Hello everyone, I have large number of documents and I need to extract specific information through Hugging Face Question Answering Model. First issue I faced was the document size was very large so it gave me token error and afterwards, I divided the data into small paragraphs, then I applied the given model. But this time, answer was not accurate. So, I just want to know, is there any alternative method or model to do this.

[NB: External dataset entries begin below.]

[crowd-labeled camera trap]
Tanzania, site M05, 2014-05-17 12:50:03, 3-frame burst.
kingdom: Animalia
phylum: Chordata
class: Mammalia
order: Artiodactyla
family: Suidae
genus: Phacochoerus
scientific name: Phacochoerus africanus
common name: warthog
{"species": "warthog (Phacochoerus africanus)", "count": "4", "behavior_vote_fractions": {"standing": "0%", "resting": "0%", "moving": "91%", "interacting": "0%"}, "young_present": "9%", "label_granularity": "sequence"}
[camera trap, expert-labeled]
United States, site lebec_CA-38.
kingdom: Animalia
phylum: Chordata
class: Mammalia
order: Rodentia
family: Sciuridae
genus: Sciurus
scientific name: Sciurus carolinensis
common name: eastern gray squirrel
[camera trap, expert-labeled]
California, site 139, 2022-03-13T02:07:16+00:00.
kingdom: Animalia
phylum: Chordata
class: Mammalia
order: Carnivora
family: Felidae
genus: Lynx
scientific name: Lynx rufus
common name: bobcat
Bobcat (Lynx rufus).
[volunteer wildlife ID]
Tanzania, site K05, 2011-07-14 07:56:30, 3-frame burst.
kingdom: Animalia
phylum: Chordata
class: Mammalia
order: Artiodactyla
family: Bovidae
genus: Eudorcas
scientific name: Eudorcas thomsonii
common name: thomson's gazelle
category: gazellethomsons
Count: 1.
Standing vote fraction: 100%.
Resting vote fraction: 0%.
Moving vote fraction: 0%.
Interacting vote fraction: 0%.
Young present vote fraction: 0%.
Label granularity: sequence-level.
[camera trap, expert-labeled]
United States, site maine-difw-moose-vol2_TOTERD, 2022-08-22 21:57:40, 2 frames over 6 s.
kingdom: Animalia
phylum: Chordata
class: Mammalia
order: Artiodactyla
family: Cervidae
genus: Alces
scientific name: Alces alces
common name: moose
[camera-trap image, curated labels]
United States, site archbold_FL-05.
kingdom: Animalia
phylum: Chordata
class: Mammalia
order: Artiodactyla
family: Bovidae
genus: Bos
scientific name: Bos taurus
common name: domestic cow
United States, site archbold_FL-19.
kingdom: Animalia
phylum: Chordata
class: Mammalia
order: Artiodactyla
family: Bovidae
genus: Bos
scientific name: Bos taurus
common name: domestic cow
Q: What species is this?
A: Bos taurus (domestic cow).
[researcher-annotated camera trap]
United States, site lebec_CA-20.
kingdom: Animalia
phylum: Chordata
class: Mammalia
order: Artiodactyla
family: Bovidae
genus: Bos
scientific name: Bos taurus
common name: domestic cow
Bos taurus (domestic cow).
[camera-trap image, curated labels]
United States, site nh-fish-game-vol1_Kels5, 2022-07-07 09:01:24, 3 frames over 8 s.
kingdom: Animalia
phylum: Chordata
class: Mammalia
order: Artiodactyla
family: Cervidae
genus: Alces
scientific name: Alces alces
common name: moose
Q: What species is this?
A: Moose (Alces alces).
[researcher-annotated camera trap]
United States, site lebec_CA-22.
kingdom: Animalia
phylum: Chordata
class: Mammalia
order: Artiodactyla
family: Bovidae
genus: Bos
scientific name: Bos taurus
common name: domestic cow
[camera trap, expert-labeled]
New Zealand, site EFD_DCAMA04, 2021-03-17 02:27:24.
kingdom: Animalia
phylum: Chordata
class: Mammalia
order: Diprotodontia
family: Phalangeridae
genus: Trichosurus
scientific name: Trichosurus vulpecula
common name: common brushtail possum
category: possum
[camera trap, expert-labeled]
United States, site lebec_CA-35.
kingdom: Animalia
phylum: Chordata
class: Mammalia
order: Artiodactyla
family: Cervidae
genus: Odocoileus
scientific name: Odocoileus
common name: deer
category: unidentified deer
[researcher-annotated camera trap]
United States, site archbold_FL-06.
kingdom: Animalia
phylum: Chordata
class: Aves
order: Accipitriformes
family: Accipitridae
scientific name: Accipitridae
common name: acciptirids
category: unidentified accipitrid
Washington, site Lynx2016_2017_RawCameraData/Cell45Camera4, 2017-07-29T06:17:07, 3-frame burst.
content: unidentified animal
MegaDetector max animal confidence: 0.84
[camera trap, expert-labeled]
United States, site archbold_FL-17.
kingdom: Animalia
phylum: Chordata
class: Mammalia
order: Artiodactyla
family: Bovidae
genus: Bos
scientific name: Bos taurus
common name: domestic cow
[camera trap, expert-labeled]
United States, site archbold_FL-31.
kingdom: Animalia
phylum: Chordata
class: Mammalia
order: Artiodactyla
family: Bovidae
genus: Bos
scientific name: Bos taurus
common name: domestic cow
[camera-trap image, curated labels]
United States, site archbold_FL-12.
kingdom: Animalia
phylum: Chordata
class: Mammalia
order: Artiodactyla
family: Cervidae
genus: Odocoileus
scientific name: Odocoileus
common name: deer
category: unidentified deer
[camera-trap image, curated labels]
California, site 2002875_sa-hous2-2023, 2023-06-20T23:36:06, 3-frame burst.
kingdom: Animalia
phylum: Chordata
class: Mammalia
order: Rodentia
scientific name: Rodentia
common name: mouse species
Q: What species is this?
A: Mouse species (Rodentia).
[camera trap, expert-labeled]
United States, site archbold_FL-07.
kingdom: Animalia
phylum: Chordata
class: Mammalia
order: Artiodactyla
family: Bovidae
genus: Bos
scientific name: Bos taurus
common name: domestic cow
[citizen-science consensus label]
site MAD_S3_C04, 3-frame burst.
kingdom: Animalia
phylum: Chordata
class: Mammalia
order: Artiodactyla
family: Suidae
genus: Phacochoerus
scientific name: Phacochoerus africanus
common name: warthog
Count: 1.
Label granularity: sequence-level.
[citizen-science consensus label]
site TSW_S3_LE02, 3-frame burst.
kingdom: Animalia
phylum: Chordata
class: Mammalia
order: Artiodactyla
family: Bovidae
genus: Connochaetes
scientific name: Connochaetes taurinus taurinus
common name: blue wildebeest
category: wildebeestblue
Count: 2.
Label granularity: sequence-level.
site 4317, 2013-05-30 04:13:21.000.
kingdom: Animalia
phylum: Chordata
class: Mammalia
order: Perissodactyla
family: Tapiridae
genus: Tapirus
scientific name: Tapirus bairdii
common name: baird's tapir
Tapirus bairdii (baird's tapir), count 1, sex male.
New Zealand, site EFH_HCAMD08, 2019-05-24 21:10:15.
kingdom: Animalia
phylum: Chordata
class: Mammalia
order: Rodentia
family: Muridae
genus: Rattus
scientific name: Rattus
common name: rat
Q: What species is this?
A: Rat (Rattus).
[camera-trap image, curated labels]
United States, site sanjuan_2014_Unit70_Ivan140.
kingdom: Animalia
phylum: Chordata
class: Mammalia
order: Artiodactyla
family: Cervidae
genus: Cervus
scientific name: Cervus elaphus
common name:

A link to original question on Stack Overflow:
How long is your document, you may wanna try longformer model which can handle sequences upto 4096 tokens. Here's a longformer model trained for QA https://huggingface.co/valhalla/longformer-base-4096-finetuned-squadv1
Also, take a loot at this https://github.com/deepset-ai/haystack. This might help you a lot
How long is your document, you may wanna try longformer model which can handle sequences upto 4096 tokens. Here's a longformer model trained for QA https://huggingface.co/valhalla/longformer-base-4096-finetuned-squadv1
Also, take a loot at this https://github.com/deepset-ai/haystack. This might help you a lot
I looked into it. That is a great help. Thanks. Can we also decide the output length with these type of pretrained models?
Theses QA models aren't generative. So there's no output length constraint
@AishwaryaVerma - For QA the output length is usually very small (only a couple of words). It is very rare that the answer of AutoModelForQuestionAnswering is longer than 3,4 words.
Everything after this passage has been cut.